- _Tasks to complete_:
a) List the three principles of conservation agriculture named in the text on conservation agriculture below.
b) Translate this sentence from the text on conservation agriculture below into Spanish: "There is growing recognition of the importance of soils in our quest for sustainability."

- _Reading text_:
----

Under the GIZ-funded Out scaling climate-smart technologies to smallholder farmers in Malawi, Zambia & Zimbabwe initiative, the different ecosystem services that soils bring have been measured against the typical ploughed maize monocropping system. Fifteen year-long experiments show that 48.5mm more water infiltrates per hour under no-till as compared with the conventional method. Soil erosion is reduced by 64% for ripline-seeded maize with legume intercropping. At the Henderson Research station in Zimbabwe where soil erosion loss has been quantified, it means 90 metric tons per hectare of topsoil saved over twelve years.

“Conservation agriculture is good for the soil, and it is good for the farmer. The maize-legume intercropping under conservation agriculture provides very good financial return to labor and investment in most rural communities we worked with,” Thierfelder notes.

Climate mitigation or resilience?

There is growing recognition of the importance of soils in our quest for sustainability.

Soils play for instance an important role in climate regulation. Plants fix carbon dioxide (CO2) through photosynthesis and when those plants die and decompose, the living organisms of the soil, such as bacteria, fungi or earthworms, transform them into organic matter. That way, soils capture huge quantities of the carbon emissions that fuel climate change. This soil organic carbon is also essential for our food security because it retains water, and soil nutrients, essential for growing crops.

The quantity of carbon soils capture depends on the way farmers grow their crops. Conservation agriculture improves soil biodiversity and carbon sequestration by retaining crop residues as mulch, compared to conventional practices.

“Research shows that practices such as conservation agriculture can restore soil organic carbon at the level of four per thousand when farmers apply all principles of conservation agriculture: no-till, soil cover and crop diversification,” explains Marc Corbeels, agronomist seconded to CIMMYT from Cirad. Increasing soil organic content stocks globally by 0.4% per year is the objective of the “4 per 1000” initiative as a way to mitigate climate change and improve food security. At global level, sequestrating 0.4% more soil organic carbon annually combined with stopping deforestation would counteract the annual rise in atmospheric CO2.

----

- _Excerpted data_:
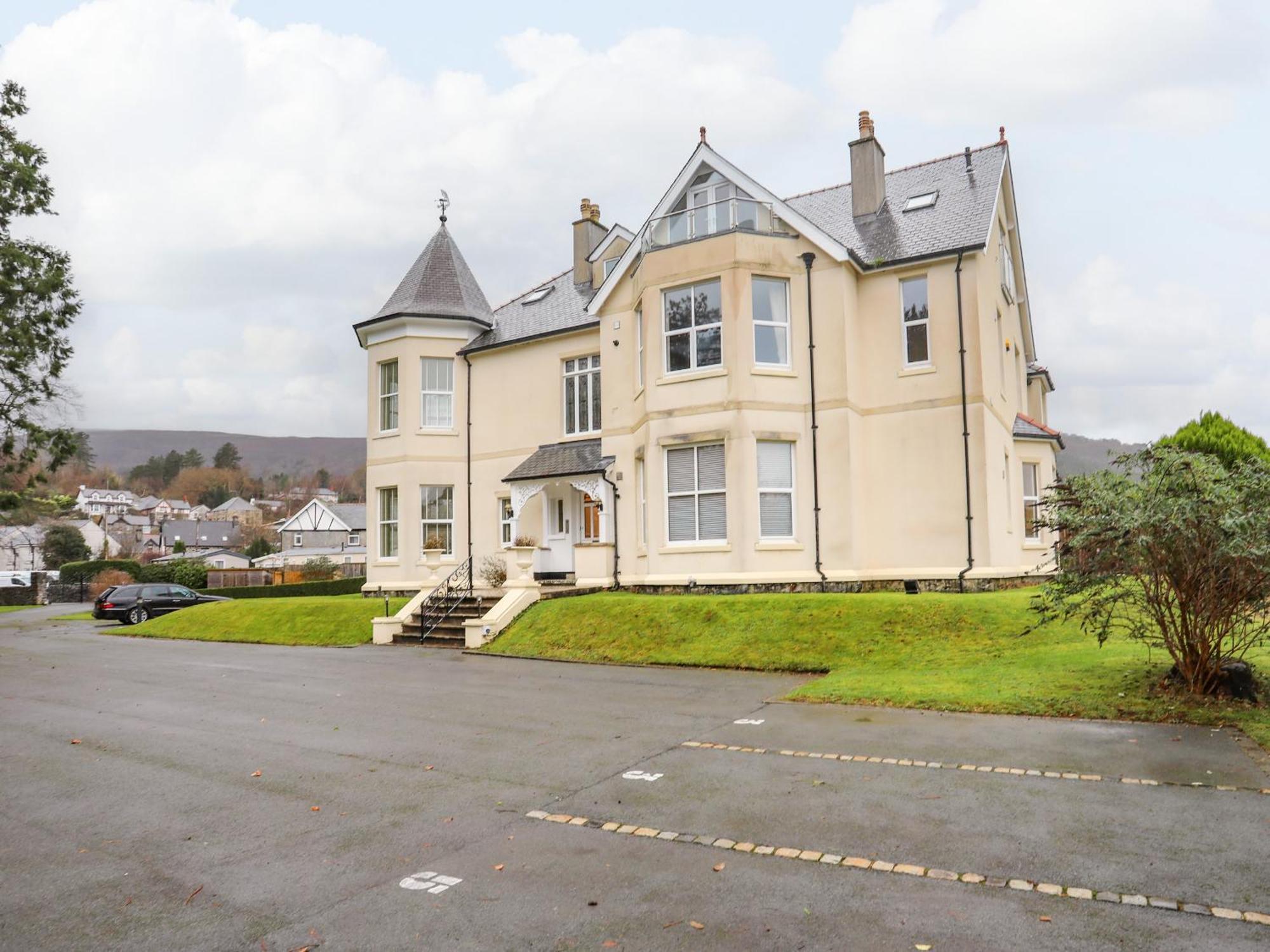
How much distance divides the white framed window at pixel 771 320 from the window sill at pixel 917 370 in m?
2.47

----

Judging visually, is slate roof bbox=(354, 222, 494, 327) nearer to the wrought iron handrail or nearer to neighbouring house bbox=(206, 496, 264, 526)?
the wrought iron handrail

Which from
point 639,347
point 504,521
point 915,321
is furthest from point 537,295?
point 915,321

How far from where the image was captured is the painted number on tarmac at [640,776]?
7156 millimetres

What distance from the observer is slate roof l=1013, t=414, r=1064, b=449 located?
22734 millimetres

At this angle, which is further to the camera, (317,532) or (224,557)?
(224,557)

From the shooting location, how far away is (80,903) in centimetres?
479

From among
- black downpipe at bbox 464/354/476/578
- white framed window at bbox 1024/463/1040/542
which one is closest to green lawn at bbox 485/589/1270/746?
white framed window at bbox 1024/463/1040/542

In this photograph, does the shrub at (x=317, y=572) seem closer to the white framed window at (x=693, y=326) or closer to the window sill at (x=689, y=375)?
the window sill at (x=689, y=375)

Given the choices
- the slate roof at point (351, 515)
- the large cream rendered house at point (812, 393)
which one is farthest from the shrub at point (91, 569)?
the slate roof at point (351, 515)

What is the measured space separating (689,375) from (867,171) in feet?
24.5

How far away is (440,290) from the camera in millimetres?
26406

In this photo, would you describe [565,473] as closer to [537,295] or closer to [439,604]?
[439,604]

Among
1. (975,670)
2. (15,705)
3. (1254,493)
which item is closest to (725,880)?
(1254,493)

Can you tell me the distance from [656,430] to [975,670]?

----

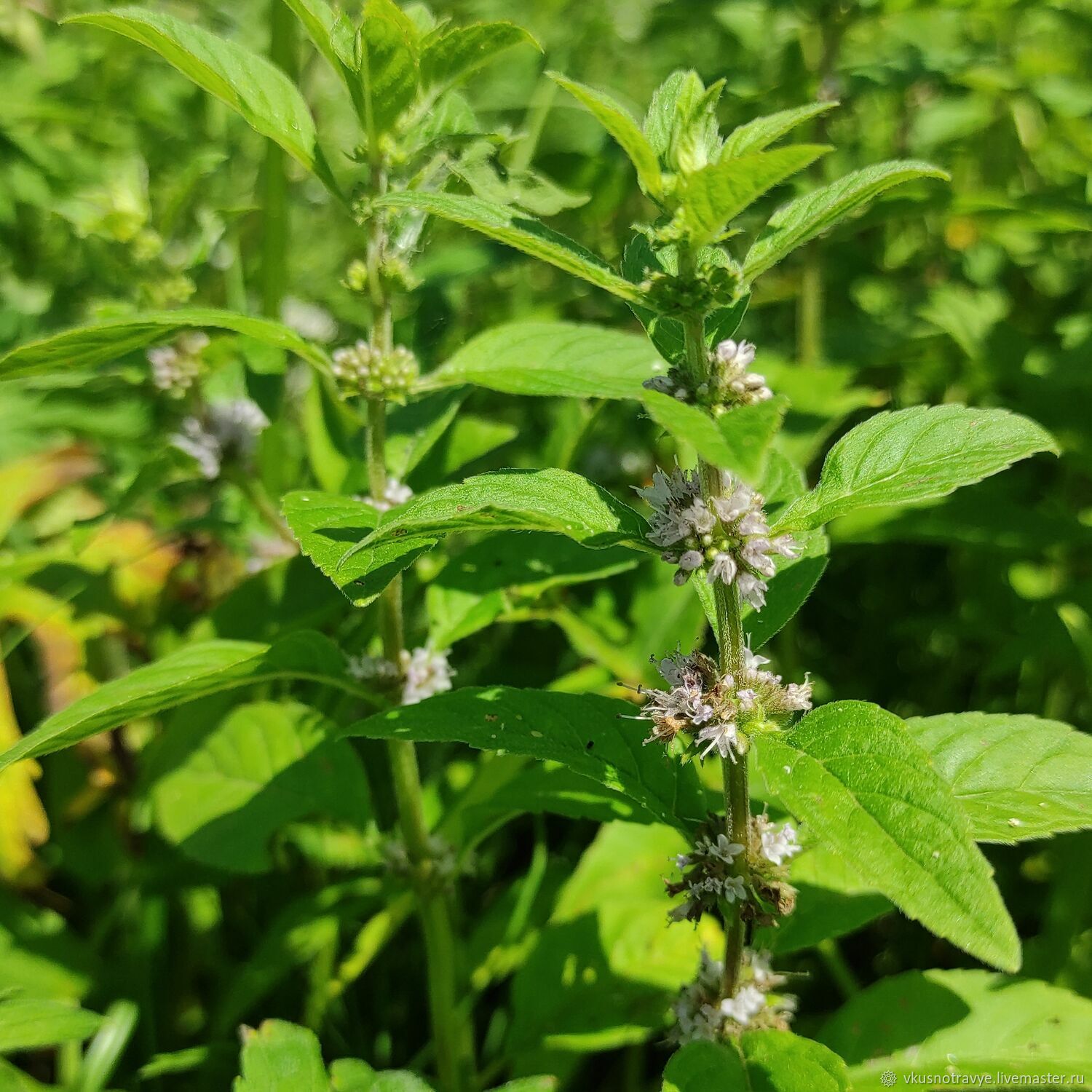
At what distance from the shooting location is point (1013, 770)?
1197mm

----

- _Solved problems_:
a) No-till, soil cover, crop diversification

b) Existe un reconocimiento creciente de la importancia de los suelos en nuestra búsqueda de la sostenibilidad.